Only a great valley spread out in front of us, and what a sight of olive trees and blowing fields it was. It seemed a glad land.
But the great devil, the fire, was burning again, big and far away, and the smoke went up to Heaven, to the white clouds. My teeth chattered. The fear came up in me, and I pushed it back down.
"It's Sepphoris," my mother cried, and so did the other women. The men cried out the same. And our prayers went up, as we looked but didn't move.
"But where is Nazareth?" Little Salome cried. "Is it burning too?"
"No," said my mother. My mother bent down and she pointed.

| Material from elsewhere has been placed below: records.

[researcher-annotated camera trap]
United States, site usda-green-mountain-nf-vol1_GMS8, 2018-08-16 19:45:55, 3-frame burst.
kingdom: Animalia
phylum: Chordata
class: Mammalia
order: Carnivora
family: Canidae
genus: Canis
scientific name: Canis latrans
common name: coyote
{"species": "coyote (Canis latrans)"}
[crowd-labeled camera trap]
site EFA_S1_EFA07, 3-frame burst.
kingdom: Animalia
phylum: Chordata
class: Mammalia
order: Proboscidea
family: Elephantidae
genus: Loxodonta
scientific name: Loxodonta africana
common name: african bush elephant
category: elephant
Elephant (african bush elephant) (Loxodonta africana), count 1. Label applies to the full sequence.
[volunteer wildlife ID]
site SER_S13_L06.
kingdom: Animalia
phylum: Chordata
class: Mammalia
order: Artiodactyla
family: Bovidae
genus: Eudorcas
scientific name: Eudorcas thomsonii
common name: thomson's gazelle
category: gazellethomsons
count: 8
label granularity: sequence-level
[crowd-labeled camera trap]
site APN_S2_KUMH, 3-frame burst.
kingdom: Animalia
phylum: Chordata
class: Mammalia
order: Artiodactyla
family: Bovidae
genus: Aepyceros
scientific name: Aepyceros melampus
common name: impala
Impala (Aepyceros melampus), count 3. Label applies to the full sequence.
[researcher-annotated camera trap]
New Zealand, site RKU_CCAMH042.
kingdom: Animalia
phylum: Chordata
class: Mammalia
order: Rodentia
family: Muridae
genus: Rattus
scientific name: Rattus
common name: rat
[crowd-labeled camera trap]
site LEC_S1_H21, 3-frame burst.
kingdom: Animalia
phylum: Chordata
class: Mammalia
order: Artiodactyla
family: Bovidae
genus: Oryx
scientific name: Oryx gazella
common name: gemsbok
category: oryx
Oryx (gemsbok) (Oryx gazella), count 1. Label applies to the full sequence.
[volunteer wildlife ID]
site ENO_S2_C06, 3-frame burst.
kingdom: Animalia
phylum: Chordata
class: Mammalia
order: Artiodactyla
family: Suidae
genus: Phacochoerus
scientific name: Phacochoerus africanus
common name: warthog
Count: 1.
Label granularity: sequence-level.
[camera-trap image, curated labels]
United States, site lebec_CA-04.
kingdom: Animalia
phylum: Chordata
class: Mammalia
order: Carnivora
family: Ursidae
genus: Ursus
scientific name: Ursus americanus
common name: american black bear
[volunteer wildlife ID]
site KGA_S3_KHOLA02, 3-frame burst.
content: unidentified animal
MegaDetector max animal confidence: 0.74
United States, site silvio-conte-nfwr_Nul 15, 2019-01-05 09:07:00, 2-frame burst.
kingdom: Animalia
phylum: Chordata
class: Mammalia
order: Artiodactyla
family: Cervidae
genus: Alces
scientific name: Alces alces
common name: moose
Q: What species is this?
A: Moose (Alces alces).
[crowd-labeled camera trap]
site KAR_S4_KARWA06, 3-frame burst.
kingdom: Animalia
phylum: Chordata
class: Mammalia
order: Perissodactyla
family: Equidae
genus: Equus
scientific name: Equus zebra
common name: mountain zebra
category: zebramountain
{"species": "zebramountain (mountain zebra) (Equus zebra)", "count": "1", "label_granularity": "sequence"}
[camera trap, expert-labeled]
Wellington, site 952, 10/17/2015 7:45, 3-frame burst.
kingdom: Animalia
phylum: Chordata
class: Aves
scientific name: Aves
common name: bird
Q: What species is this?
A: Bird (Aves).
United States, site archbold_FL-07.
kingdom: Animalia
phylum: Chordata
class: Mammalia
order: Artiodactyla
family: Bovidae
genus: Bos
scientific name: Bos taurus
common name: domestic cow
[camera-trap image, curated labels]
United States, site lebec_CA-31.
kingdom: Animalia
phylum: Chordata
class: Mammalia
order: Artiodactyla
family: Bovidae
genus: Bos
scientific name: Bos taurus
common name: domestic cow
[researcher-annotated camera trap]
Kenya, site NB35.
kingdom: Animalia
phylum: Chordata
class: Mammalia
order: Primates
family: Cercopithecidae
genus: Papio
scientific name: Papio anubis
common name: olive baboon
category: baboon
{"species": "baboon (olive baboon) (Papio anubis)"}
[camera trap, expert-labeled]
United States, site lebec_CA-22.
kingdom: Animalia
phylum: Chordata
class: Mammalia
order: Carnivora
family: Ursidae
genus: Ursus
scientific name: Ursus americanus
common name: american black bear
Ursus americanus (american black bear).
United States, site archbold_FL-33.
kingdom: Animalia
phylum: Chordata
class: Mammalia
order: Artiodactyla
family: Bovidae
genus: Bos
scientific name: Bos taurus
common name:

"There is Nazareth," she said, and I followed her pointing to see a village laid out on a hill. White houses, some on top of others, and the trees very thick and to the right and the left other soft slopes and gentle valleys, and far beyond other villages scarcely visible under the brightness of the sky. Beyond was the great fire.
"Well, what do we do?" asked Cleopas. "We hide in the hills because Sepphoris is gone up, or we go home? I say we go home!"
"Don't be so hasty," said Joseph. "Perhaps we should remain here. I don't know."
"What, from you?" asked his brother Alphaeus. "I thought you knew the Lord would take care of us, and now we're less than an hour from home. If those thieves come riding this way, I'd rather be hiding under the house in Nazareth than up in these hills."
"We have tunnels?" I asked quickly, not meaning to interrupt the men.
"Yes, we have tunnels. Everyone in Nazareth has tunnels. We all have them. They're old and need to be repaired but they are there. And these murdering bandits are everywhere we go."
"It's Judas bar Ezekias," said Uncle Alphaeus. "He's probably finished with Sepphoris and on the move."
Bruria began to cry for her son, and Riba with her. And my mother to say hopeful things.
Joseph thought this over and then he said:
"Yes, the Lord will take care of us, you're right. And we'll go. I don't see anything bad happening in Nazareth, and nothing between here and there."
We followed the road down into the soft valley, soon passing between groves of fruit trees and even bigger stands of olive trees, and past the best fields I'd ever seen. We walked slowly as ever and we children were not allowed to run ahead.
I was so eager to see Nazareth and so filled with happiness at the land around us that I wanted to sing, but no one was singing. I sang in my heart. "Praise the Lord, who covered the Heavens with clouds, who prepared the rain for the Earth, who made the grass to grow upon the mountains."
The road was rocky and uneven, but the wind was gentle. I saw trees full of flowers, and little towers way back away on the small rises, but there was no one in the fields.
There was no one anywhere.
And there were no sheep grazing, and no cattle.
Joseph said for us to walk faster, and we did our best to hurry, but it wasn't easy with my aunt Mary, who was now sick, as though the woes had passed from Cleopas to her. We pulled at the donkeys, and took turns carrying Little Symeon, who fussed and cried for his mother, no matter what we did.
Finally we were climbing the slope to Nazareth! I begged to run ahead, and so did James in the same voice, but Joseph said no.
In Nazareth, we found an empty town.
One great lane leading uphill with little lanes that went off one side and the other, and white houses, some with two and three stories, and many with open courtyards, and all lying quiet and empty as if no one lived there at all.
"Let's hurry," said Joseph, and his face was dark.
"But what's happening up there to make everyone hide like this!" Cleopas said in a low voice.